Defuse Greed and Envy in Your Children
Besides encouraging your kids to count their blessings daily, you can lessen their “I want what my rich peers have” tendencies by:
- Giving them your time and attention. That’s a lot more valuable than a glut of material possessions.
- Responding to “buy me something expensive” requests not with lectures, but with questions that encourage them to think. “How might you get it on your own initiative?” “What else might we spend the money on?” “Why do you think this new item would make you happy?” “Are your friends who have it happy all the time?”

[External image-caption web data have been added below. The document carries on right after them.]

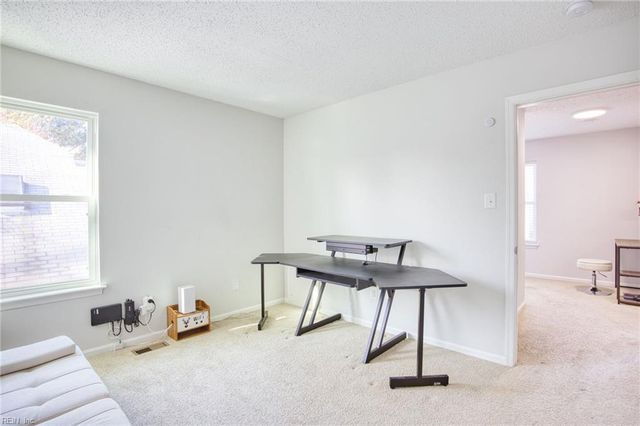 5301 Glenville CIR, Virginia Beach, VA 23464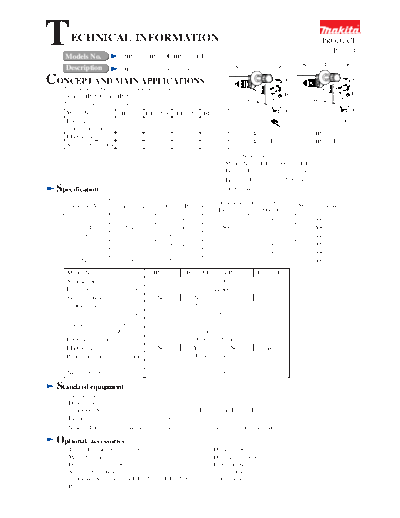 MAKITA HP1620-TE  MAKITA HP1620-TE.pdf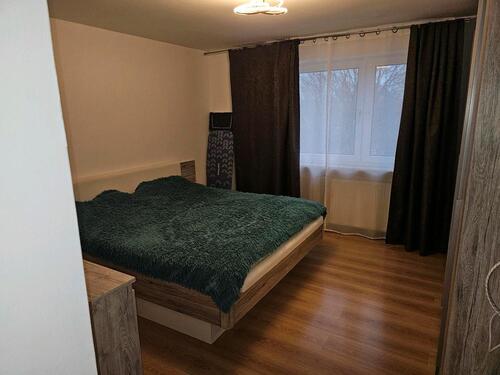 Foto - 3 Zimmer Etagenwohnung in Ingolstadt
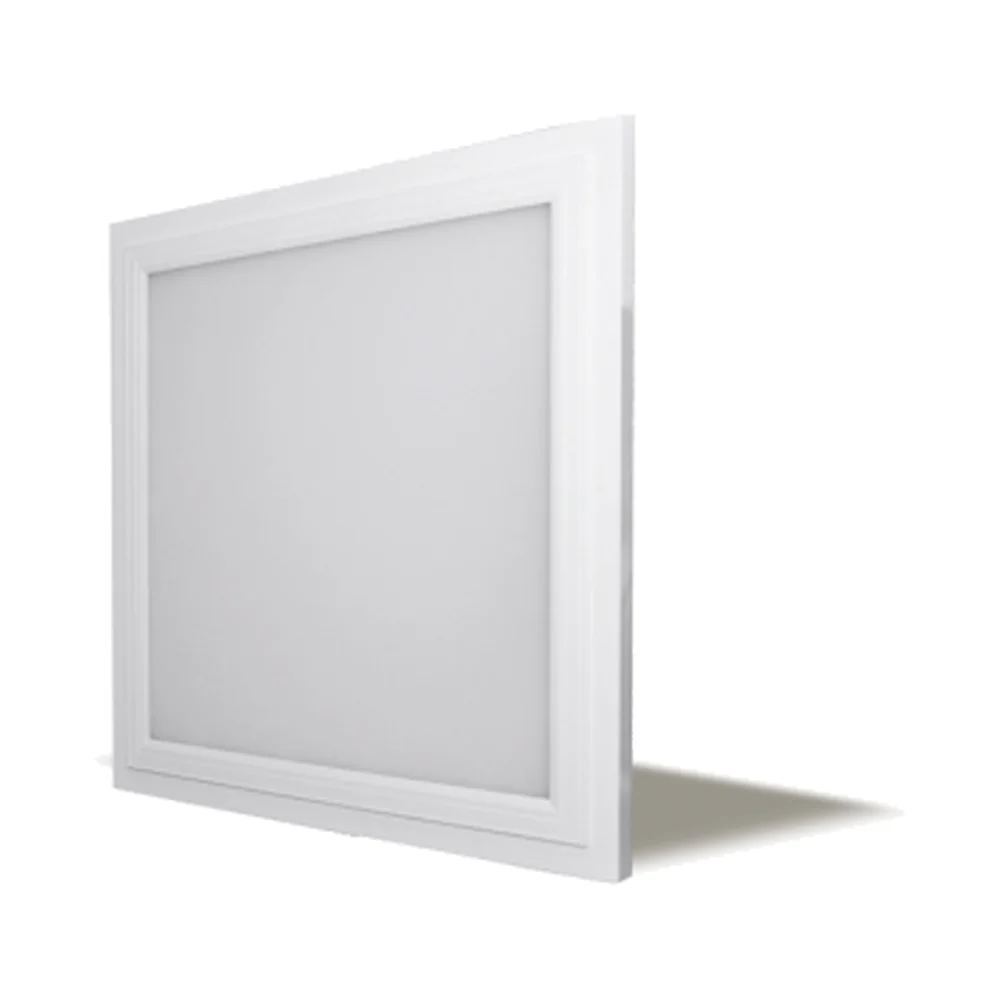 Enlight TM-2466 600×600 LED Panel — product photo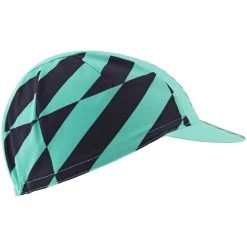 Casquette Vélo LTD -Promos Vélos Boutique casquette velo ltd 2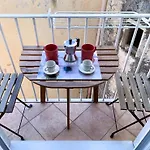 Apartamento Terrazza Vista Mare - Marvin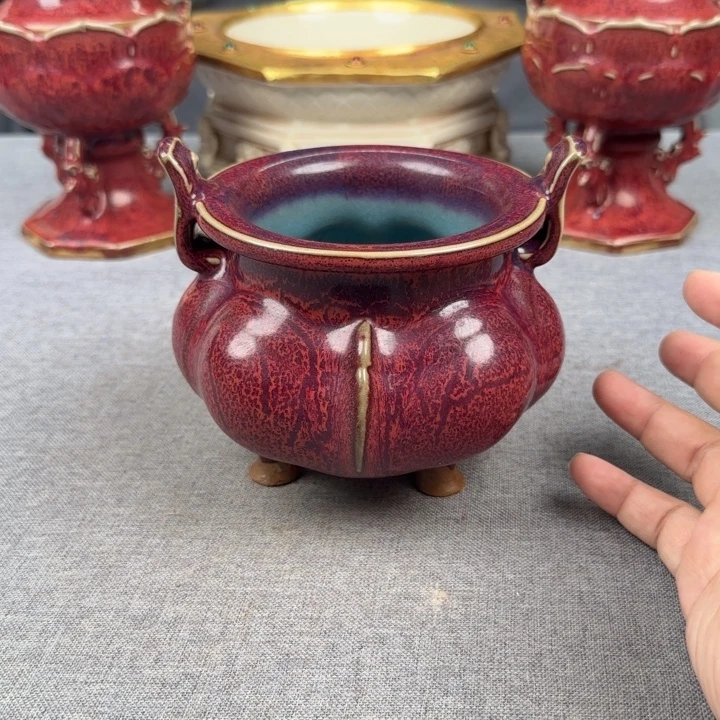 瓷片瓷器瓷器瓷器瓷器瓷器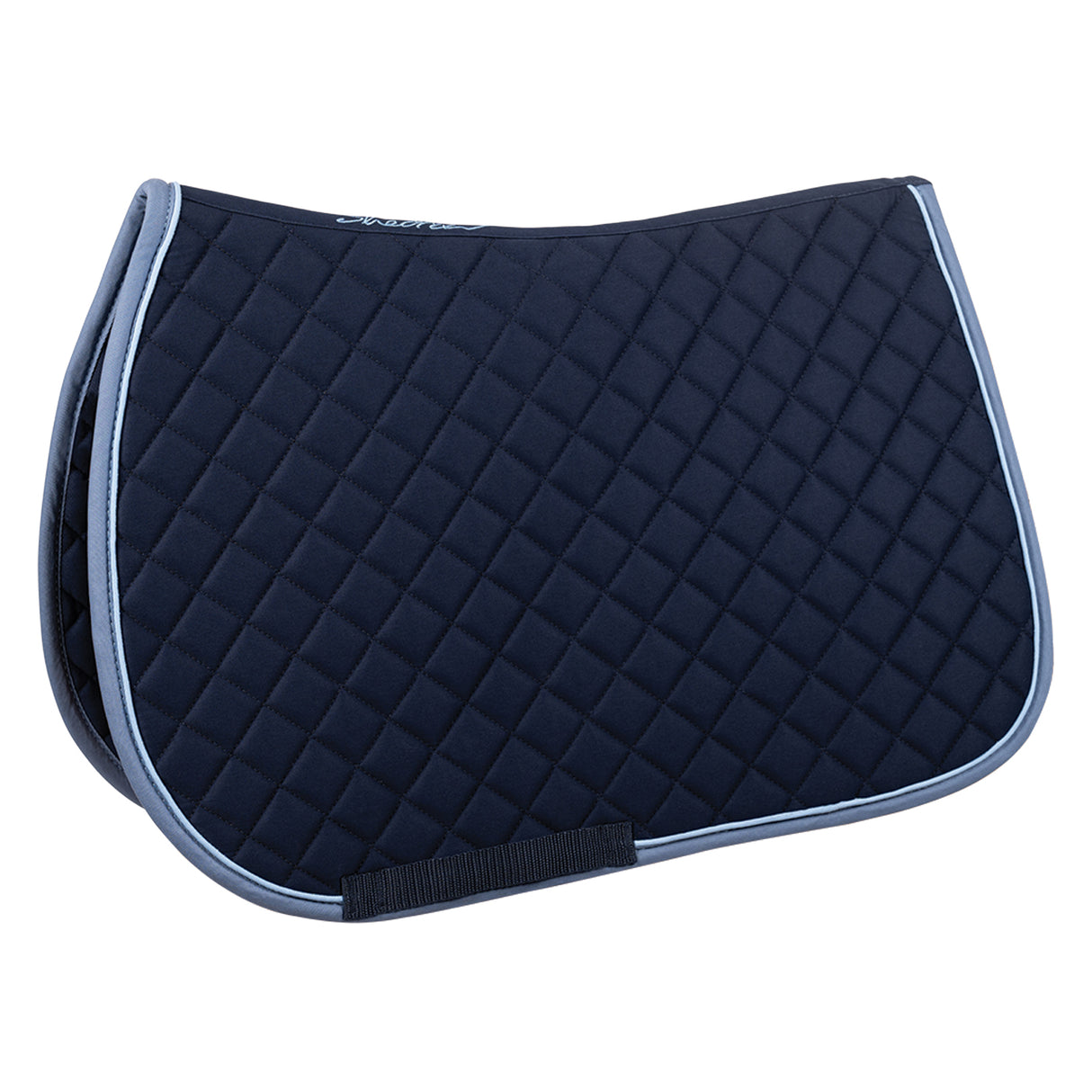 Tapis de selle pour poney Shedrow Original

- Making a rule of never buying anything on credit. That only feeds the lie that instant gratification is a problem solver.
Help Out Those Less Fortunate
Among the best ways to thwart “everyone is better off than we, and it’s not fair” thinking is to offer a hand to someone who is worse off. As a family, you might:
- Invite someone with no family to Thanksgiving dinner.
- Take a day to clean a disabled neighbor’s house.
- Collect donations for a food or clothing drive.
- Participate in an event at a homeless shelter.
- Sponsor a child in a low-income society.
Where possible, connect directly with the people you’re helping. Not just to remind yourself that there are those materially worse off than you, but to observe firsthand that many people with less are actually happier. That never fails to influence “helpers” for the better.